──────── Data extract

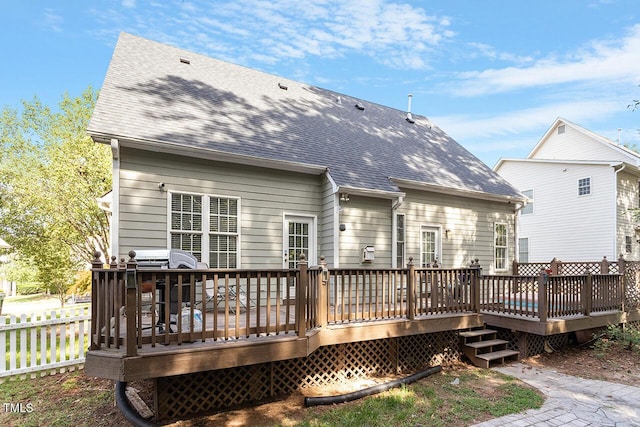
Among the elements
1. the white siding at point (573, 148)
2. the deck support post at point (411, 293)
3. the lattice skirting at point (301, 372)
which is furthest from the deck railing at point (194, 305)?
the white siding at point (573, 148)

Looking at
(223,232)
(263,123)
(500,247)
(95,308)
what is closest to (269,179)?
(223,232)

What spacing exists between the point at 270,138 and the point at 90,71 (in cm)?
1260

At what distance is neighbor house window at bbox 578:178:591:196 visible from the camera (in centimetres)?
1434

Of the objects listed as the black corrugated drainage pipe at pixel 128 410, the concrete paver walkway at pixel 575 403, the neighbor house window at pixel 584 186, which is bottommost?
the concrete paver walkway at pixel 575 403

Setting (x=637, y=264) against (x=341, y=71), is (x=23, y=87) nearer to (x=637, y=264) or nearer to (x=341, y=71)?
(x=341, y=71)

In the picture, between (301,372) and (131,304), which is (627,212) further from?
(131,304)

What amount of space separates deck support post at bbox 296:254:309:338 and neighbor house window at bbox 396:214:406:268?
4.82 meters

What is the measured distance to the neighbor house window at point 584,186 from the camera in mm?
14344

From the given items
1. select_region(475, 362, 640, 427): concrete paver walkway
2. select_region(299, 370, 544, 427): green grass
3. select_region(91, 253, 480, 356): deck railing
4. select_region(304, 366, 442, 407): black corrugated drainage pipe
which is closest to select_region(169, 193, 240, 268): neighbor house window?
select_region(91, 253, 480, 356): deck railing

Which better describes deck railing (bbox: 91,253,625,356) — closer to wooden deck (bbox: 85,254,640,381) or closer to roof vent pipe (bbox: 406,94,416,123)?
wooden deck (bbox: 85,254,640,381)

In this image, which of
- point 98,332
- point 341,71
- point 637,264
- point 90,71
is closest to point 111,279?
point 98,332

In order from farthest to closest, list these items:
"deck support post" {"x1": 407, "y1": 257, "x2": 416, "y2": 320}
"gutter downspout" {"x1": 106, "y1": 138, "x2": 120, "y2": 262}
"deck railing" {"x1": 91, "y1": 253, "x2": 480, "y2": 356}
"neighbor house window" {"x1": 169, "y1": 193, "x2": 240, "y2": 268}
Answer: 1. "neighbor house window" {"x1": 169, "y1": 193, "x2": 240, "y2": 268}
2. "gutter downspout" {"x1": 106, "y1": 138, "x2": 120, "y2": 262}
3. "deck support post" {"x1": 407, "y1": 257, "x2": 416, "y2": 320}
4. "deck railing" {"x1": 91, "y1": 253, "x2": 480, "y2": 356}

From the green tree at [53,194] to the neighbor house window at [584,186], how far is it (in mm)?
18414

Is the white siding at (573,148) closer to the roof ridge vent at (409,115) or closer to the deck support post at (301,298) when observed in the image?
the roof ridge vent at (409,115)
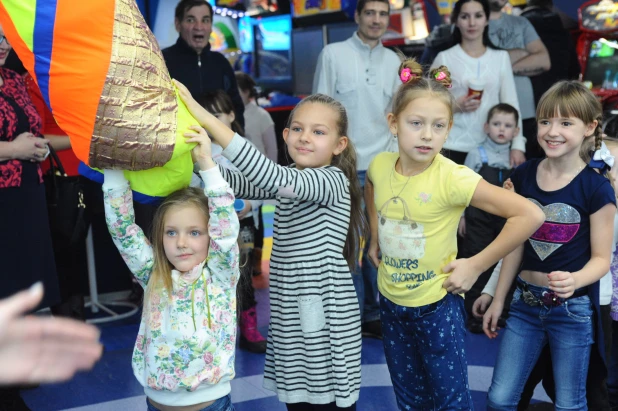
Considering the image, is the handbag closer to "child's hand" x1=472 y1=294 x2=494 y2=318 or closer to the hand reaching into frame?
"child's hand" x1=472 y1=294 x2=494 y2=318

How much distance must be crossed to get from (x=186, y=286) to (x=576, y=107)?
1.35 m

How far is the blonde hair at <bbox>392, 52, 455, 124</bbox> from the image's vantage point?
7.20 ft

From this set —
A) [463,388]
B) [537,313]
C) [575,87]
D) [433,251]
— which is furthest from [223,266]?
[575,87]

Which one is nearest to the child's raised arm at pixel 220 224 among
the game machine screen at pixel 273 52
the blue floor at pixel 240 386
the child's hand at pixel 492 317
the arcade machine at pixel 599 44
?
the child's hand at pixel 492 317

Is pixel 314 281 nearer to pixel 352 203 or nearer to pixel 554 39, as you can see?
pixel 352 203

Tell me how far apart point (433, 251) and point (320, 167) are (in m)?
0.44

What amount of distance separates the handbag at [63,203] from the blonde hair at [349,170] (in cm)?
133

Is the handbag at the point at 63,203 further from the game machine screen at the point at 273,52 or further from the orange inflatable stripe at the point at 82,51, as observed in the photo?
the game machine screen at the point at 273,52

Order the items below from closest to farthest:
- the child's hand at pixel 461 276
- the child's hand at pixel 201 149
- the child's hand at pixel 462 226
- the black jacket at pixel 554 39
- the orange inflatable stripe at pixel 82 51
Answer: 1. the orange inflatable stripe at pixel 82 51
2. the child's hand at pixel 201 149
3. the child's hand at pixel 461 276
4. the child's hand at pixel 462 226
5. the black jacket at pixel 554 39

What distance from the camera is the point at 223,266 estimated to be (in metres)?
1.98

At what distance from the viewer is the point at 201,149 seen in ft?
6.15

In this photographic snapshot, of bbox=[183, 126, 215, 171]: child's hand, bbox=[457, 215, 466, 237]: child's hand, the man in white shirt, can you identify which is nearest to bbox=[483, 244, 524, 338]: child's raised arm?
bbox=[183, 126, 215, 171]: child's hand

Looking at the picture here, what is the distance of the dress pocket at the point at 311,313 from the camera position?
2.20 m

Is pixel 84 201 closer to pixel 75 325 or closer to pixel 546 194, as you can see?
pixel 546 194
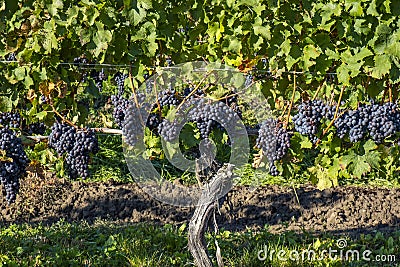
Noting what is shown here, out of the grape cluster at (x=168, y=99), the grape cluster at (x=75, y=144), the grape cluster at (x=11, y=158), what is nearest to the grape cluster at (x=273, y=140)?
the grape cluster at (x=168, y=99)

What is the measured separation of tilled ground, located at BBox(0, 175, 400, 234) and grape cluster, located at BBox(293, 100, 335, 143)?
196cm

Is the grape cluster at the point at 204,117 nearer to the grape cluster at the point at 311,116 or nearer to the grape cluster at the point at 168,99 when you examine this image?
the grape cluster at the point at 168,99

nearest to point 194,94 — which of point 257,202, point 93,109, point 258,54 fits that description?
point 258,54

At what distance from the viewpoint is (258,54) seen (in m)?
3.72

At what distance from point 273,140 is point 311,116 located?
0.73ft

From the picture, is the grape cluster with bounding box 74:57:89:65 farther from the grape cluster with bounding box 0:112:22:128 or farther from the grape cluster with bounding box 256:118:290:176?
the grape cluster with bounding box 256:118:290:176

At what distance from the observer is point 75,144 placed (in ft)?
12.1

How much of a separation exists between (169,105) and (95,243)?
5.32 ft

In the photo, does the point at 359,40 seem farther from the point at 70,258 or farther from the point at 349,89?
the point at 70,258

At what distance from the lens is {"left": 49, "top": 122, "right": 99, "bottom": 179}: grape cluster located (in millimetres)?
3682

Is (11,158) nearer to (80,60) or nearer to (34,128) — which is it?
(34,128)

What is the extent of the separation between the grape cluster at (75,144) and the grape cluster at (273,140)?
85 centimetres

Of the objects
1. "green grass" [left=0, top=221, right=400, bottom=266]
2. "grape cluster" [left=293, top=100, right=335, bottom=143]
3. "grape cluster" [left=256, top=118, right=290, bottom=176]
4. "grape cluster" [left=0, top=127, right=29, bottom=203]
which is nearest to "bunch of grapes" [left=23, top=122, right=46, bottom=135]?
"grape cluster" [left=0, top=127, right=29, bottom=203]

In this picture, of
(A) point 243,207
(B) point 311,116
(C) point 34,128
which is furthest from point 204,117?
(A) point 243,207
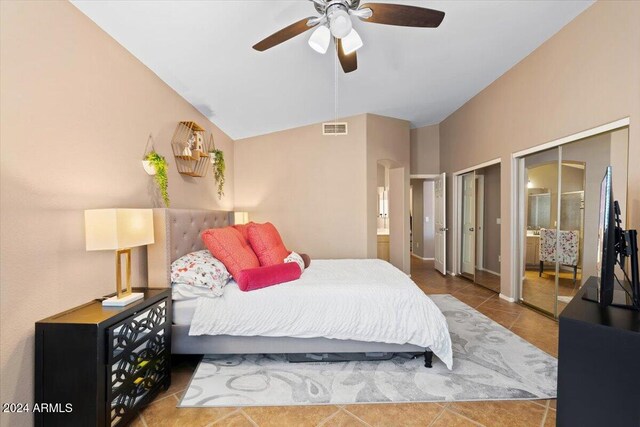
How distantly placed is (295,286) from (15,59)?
2.11 meters

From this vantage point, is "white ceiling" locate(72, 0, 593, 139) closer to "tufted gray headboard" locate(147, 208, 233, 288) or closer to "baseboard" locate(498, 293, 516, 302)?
"tufted gray headboard" locate(147, 208, 233, 288)

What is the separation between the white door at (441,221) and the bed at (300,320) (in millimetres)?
3612

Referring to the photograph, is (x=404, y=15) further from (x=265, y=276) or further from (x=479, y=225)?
(x=479, y=225)

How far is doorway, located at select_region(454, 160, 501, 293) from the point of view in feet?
16.1

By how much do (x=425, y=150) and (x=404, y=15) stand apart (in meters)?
4.50

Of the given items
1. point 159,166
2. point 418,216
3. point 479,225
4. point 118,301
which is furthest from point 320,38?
point 418,216

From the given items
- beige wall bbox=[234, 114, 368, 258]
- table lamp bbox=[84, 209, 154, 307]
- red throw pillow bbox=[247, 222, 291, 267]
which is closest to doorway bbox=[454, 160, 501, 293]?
beige wall bbox=[234, 114, 368, 258]

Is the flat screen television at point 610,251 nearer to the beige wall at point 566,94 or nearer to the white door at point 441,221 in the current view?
the beige wall at point 566,94

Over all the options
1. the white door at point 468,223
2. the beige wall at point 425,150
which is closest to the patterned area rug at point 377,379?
the white door at point 468,223

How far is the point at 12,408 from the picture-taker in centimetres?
133

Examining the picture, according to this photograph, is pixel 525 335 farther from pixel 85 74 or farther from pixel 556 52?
pixel 85 74

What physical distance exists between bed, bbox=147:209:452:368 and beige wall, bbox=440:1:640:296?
6.46ft

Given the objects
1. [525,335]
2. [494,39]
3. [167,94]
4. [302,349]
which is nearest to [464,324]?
[525,335]

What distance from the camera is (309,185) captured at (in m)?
4.61
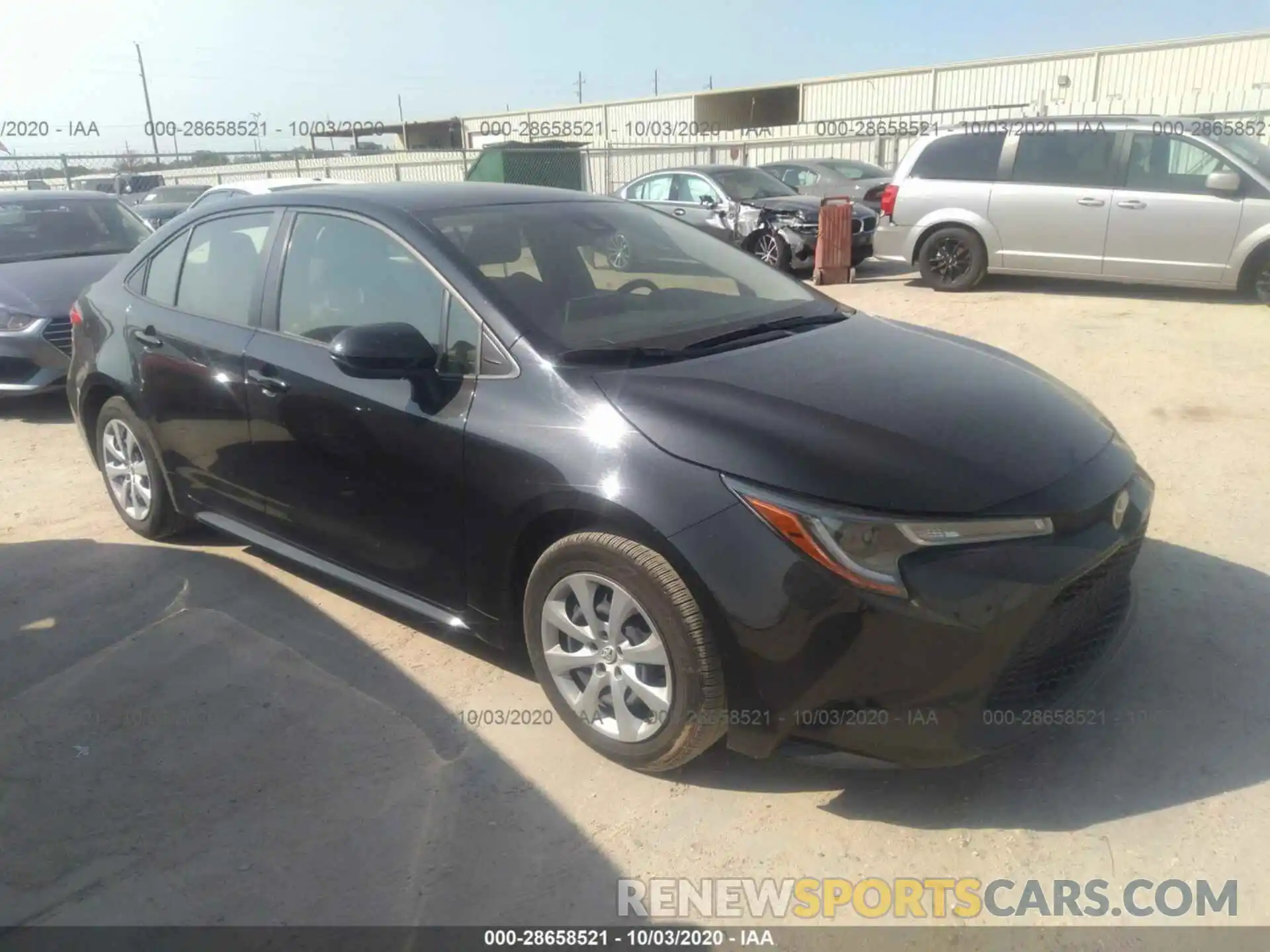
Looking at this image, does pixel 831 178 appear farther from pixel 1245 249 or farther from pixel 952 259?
pixel 1245 249

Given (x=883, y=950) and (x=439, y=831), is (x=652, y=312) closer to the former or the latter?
(x=439, y=831)

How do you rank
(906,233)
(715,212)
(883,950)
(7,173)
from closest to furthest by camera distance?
(883,950) → (906,233) → (715,212) → (7,173)

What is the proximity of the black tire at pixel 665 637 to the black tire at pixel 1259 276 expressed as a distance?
348 inches

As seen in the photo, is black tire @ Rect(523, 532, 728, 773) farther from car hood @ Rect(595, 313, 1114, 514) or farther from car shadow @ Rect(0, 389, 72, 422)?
car shadow @ Rect(0, 389, 72, 422)

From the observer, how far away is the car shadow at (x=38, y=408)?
7668mm

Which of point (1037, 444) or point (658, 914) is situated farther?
point (1037, 444)

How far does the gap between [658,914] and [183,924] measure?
1.20 metres

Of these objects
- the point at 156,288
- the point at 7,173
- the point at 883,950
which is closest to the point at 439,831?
the point at 883,950

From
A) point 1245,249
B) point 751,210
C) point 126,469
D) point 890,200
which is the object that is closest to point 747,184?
point 751,210

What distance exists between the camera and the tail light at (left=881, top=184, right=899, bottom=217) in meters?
10.9

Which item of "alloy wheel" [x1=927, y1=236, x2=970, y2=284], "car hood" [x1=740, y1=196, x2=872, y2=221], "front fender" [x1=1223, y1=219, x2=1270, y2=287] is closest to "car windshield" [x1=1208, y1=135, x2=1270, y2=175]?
"front fender" [x1=1223, y1=219, x2=1270, y2=287]

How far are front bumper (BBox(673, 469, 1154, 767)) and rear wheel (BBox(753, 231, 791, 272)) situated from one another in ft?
34.8

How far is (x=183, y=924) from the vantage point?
246 centimetres

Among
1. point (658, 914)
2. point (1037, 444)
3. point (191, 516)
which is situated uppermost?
point (1037, 444)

────────────────

Rewrite the stretch of data from the line containing "Considering the image, is" through the line containing "5. the black jacket at pixel 554 39", putting "purse" in place of "handbag" and keeping every other part unchanged.

Considering the image, is the purse closer to "child's hand" x1=472 y1=294 x2=494 y2=318 or closer to the hand reaching into frame?
"child's hand" x1=472 y1=294 x2=494 y2=318

How much distance must be crossed to get from (x=186, y=286) to (x=576, y=107)?
1.35 m

How far is the blonde hair at <bbox>392, 52, 455, 124</bbox> from the image's vantage point?
7.20 ft

From this set —
A) [463,388]
B) [537,313]
C) [575,87]
D) [433,251]
— which is furthest from [223,266]?
[575,87]

Which one is nearest to the child's raised arm at pixel 220 224 among
the game machine screen at pixel 273 52
the blue floor at pixel 240 386
the child's hand at pixel 492 317
the arcade machine at pixel 599 44
?
the child's hand at pixel 492 317

Is pixel 314 281 nearer to pixel 352 203 or nearer to pixel 554 39, as you can see?
pixel 352 203

Tell me how far apart point (433, 251) and point (320, 167) are (in m)?
0.44

What amount of distance separates the purse at [63,203] from the blonde hair at [349,170] (in cm)?
133

Is the purse at the point at 63,203 further from the game machine screen at the point at 273,52 or further from the orange inflatable stripe at the point at 82,51, as observed in the photo?
the game machine screen at the point at 273,52

Order the items below from closest to farthest:
- the child's hand at pixel 461 276
- the child's hand at pixel 201 149
- the child's hand at pixel 462 226
- the black jacket at pixel 554 39
- the orange inflatable stripe at pixel 82 51
Answer: 1. the orange inflatable stripe at pixel 82 51
2. the child's hand at pixel 201 149
3. the child's hand at pixel 461 276
4. the child's hand at pixel 462 226
5. the black jacket at pixel 554 39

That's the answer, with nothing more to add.